The canoe we rented was from a local business in Fort Benton, Adventure Bound Canoe. and Shuttle Co. The owner, Nicolle Fugere, worked on the river for a decade as a guide before taking ownership of the company. When we asked her about what it would mean to lose the national monument designation for this area, she said: “I think that would be detrimental. Not only for the economic aspect for business owners like me, but for future generations. It would open the river up for different options. That’s why it was set aside as a monument, so those options would not be explored. And it would have a huge economic effect for people like me and for this town.”  For Nicolle the importance of keeping this place wild goes beyond the economics of her business because she spent so many seasons out there, sharing the experience with visitors. “Wildlife has increased quite a bit over the years. We’ve actually had grizzly bears and wolves making their way down here. Unfortunately they don’t last long due to mixing with cattle and… they just don’t blend in very well. However, the bighorn sheep on the lower river… I’ve had people tell me about seeing herds of 40 individuals this year. Yeah! There’s times when you go around a bend and you see five full-grown rams. The bighorn sheep are doing amazing and that’s cool to notice. I don’t see very many elk along the river, but I know from hunters that it’s an amazing place for hunting. The elk are here and there’s quite a bit of them.” Then she tells us stories about the impossible mud on the shores during springtime, the birds, the storms of summer, and leaves changing in the fall. “It’s hard, because this monument has a huge part of my heart. It’s just bigger than life when you’re out there. Even having storms come through, with these huge lighting bolts and thunders, you’re just one with nature and there’s nothing in-between. No technology, no motors. You’re going back to your element. You’re paddling yourself down. You’re just in it. And there is no turning back and paddling up river. You just have to keep going.” 

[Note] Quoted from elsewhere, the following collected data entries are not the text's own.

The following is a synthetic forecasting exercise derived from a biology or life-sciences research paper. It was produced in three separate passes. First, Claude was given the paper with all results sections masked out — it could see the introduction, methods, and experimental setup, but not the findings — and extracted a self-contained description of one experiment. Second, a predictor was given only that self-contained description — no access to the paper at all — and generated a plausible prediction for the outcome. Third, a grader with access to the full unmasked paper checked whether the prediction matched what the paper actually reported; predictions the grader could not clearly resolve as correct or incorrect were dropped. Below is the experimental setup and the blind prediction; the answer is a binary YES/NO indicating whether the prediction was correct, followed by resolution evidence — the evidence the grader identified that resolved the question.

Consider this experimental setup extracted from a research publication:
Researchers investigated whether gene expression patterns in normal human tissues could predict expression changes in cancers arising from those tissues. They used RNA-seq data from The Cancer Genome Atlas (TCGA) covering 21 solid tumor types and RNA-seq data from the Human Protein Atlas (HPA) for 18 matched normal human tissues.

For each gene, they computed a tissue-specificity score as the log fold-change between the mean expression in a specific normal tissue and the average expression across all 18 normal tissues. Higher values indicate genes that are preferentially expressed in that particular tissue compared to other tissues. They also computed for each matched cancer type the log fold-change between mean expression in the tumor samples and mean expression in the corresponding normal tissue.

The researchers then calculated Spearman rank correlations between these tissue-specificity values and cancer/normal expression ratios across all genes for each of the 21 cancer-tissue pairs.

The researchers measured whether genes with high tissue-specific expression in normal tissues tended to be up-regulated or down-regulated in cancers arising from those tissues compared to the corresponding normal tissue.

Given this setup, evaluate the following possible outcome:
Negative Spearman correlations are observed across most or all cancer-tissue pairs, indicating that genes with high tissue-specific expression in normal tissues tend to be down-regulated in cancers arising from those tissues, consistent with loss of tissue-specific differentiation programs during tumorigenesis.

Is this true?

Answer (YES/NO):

Back in Coal Banks Landing, Martha and Jim share their own experiences on the river with the same passion and attachment. They both finish each other’s stories: 

J: “When we camped last time we heard over 12 coyote choruses in the evening, throughout the night and until the morning, calling and barking.” 

M: “And great horned owls hooting, and screech owls.” 

J: “At the same time.” 

M: “It was a noisy night (laughs). And other nights it’s absolutely silent. You can’t hear a sound. It almost hurts because it’s so quiet, your ears are straining.” 

J: “It seems surreal.” 

M: “Yeah.. and the stars are incredible. Lots of falling stars…”


Beyond the banks the landscape is a wild one, with beautiful grasslands that are home to hundreds of prairie dogs.


When we said goodbye and they took a picture of us in the canoe, Martha and Jim seemed more excited about our trip then we were. They were anticipating the awe that we were going to experience. They were right. For the following three days we felt that we had entered a magic land through a time portal. We did see the tens of cows on the banks, the old cottonwoods that the river can’t regenerate naturally anymore because of the dams that prevent flooding events, and the many bald eagles on the impressive cliff formations. Jim and Martha had talked about all this. They told us that once a group of teens came to visit and one of them said that he was there to have “the experience of a lifetime”. They told us that everyone who comes here should seek this enthusiasm, seek to fully live those days on the river. As we floated down we embraced the silence, the cool water rushing by, the towering cliffs and the wildlife. When we found ourselves in the middle of this beautiful river we felt connected to the landscape more than in any other place. We were fully in it, like Martha, Nicolle and Jim said it would be.